Network access
This article introduces network security configurations for the deployment and management of Databricks accounts and workspaces.
Overview of network security
Databricks provides a secure networking environment by default, but if your organization has additional needs, you can configure network security features on your Databricks resources. Not all security features are available on all pricing tiers. The following table contains an overview of the features and how they align to pricing plans.
Feature |
Pricing tier |
---|---|
Customer-managed VPC |
Premium |
Private Service Connect support |
Premium |
Secure cluster connectivity |
Standard |
IP access lists |
Premium |
Deploy a workspace in your own VPC
An Google Cloud Virtual Private Cloud (VPC) lets you provision a logically isolated section of Google Cloud where you can launch GCP resources in a virtual network. The VPC is the network location for your Databricks clusters. By default, Databricks creates and manages a VPC for the Databricks workspace.
You can instead provide your own VPC to host your Databricks clusters, enabling you to maintain more control of your own GCP account and limit outgoing connections. To take advantage of a customer-managed VPC, you must specify a VPC when you first create the Databricks workspace. You can share VPCs across workspaces, but you cannot share subnets across workspaces. For more information, see Customer-managed VPC.
Enable Private Service Connect
Google Private Service Connect (PSC) private connectivity and mitigate data exfiltration risks. Databricks supports two Private Service Connect connection types:
Front-end (user to workspace): Allows users to connect to the Databricks web application, REST API, and Databricks Connect API over a Virtual Private Cloud (VPC) endpoint.
Back-end (data plane to control plane): This enables private connectivity from Databricks compute in a customer-managed VPC to a Databricks workspace’s core services.
For more information, see Enable Private Service Connect for your workspace.
Deploy a workspace with secure cluster connectivity
All new workspaces are created with secure cluster connectivity by default. When secure cluster connectivity is enabled, customer virtual networks have no open ports and Databricks Runtime cluster nodes have no public IP addresses. This simplifies network administration by removing the need to configure ports on security groups or network peering. To learn more about deploying a workspace with secure cluster connectivity, see Secure cluster connectivity.
IP access lists
Authentication proves user identity, but it does not enforce the network location of the users. Accessing a cloud service from an unsecured network poses security risks, especially when the user may have authorized access to sensitive or personal data. With IP access lists, you can configure Databricks workspaces so that users connect to the service only through existing networks with a secure perimeter.

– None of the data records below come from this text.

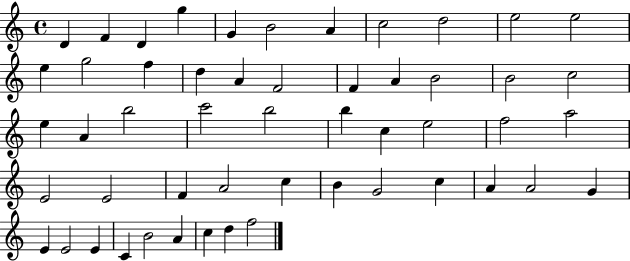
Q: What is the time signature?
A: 4/4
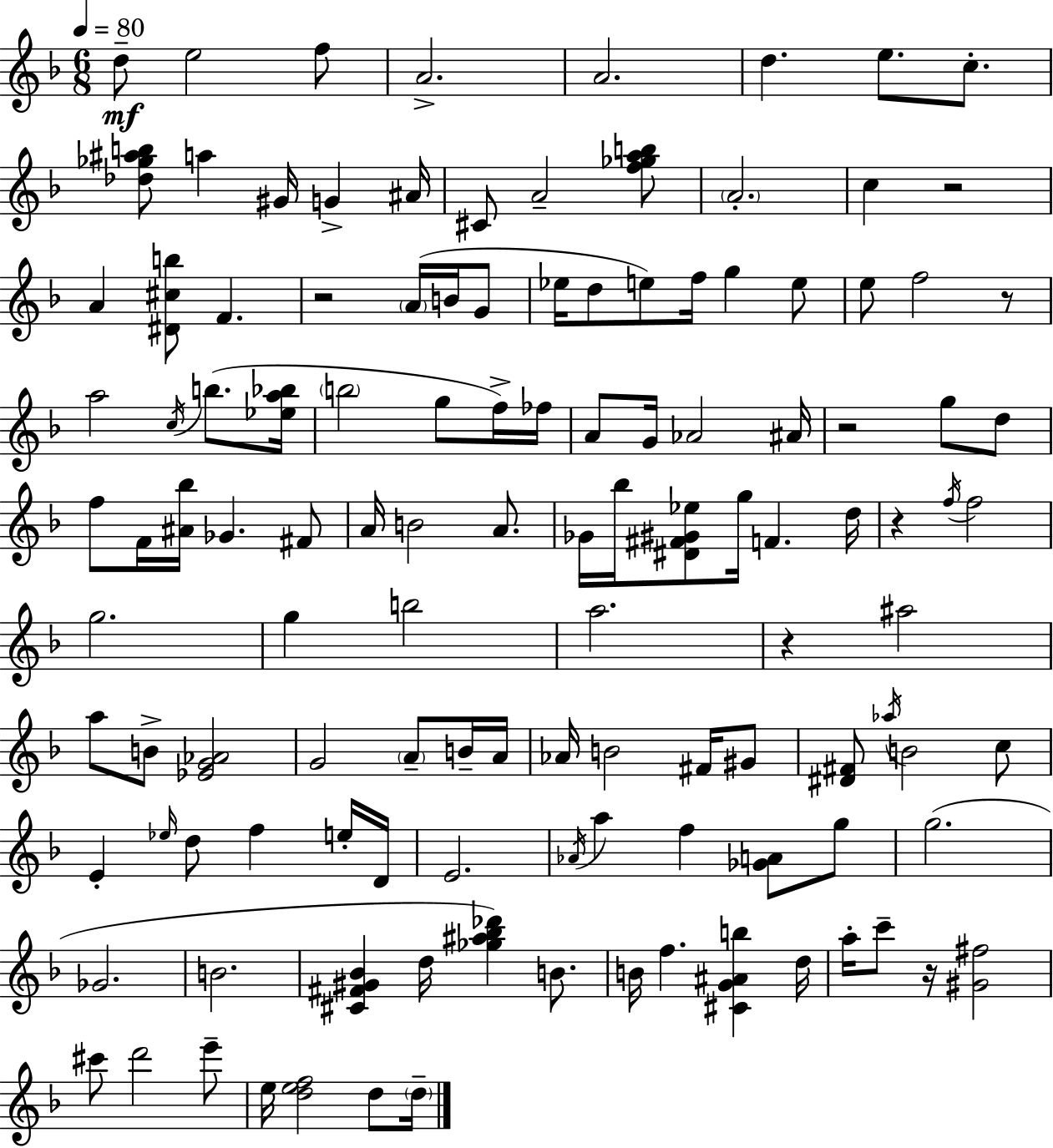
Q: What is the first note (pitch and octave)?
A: D5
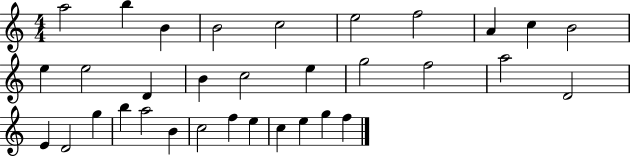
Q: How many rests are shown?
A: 0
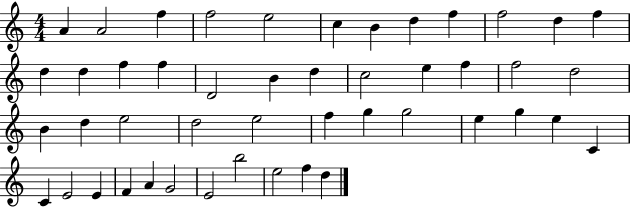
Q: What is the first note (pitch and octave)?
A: A4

Workspace admins can specify the IP addresses (or CIDR ranges) on the public network that are allowed access. These IP addresses could belong to egress gateways or specific user environments. You can also specify IP addresses or subnets to block. For details, see IP access lists for workspaces.
You can also use Private Service Connect to block all public internet access to a Databricks workspace.
You can also control access to the account console using IP access lists using a similar system that can be configured either through a UI or an API. This feature only controls access to the account console. To control IP address access to the account console, see IP access lists for the account console.
Configure firewall rules
Many organizations use firewall to block traffic based on domain names. You must allow list Databricks domain names to ensure access to Databricks resources. For more information, see Configure domain name firewall rules.
Automation template options
Using Databricks REST APIs, some of your security configuration tasks can be automated using Terraform. These templates can be used to configure and deploy new workspaces as well as to update administrative configurations for existing workspaces. Particularly for large companies with dozens of workspaces, using templates can enable fast and consistent automated configurations.